*Problem to work on:* Gather every line of the material below that contains the string "bbox", and list those lines unchanged.
___
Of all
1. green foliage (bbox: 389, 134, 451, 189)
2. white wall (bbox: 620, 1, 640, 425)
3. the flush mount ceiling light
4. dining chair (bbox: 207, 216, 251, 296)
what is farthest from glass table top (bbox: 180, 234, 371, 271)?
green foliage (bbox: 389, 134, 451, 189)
___
*Correct answer:*
1. green foliage (bbox: 389, 134, 451, 189)
2. white wall (bbox: 620, 1, 640, 425)
4. dining chair (bbox: 207, 216, 251, 296)
what is farthest from glass table top (bbox: 180, 234, 371, 271)?
green foliage (bbox: 389, 134, 451, 189)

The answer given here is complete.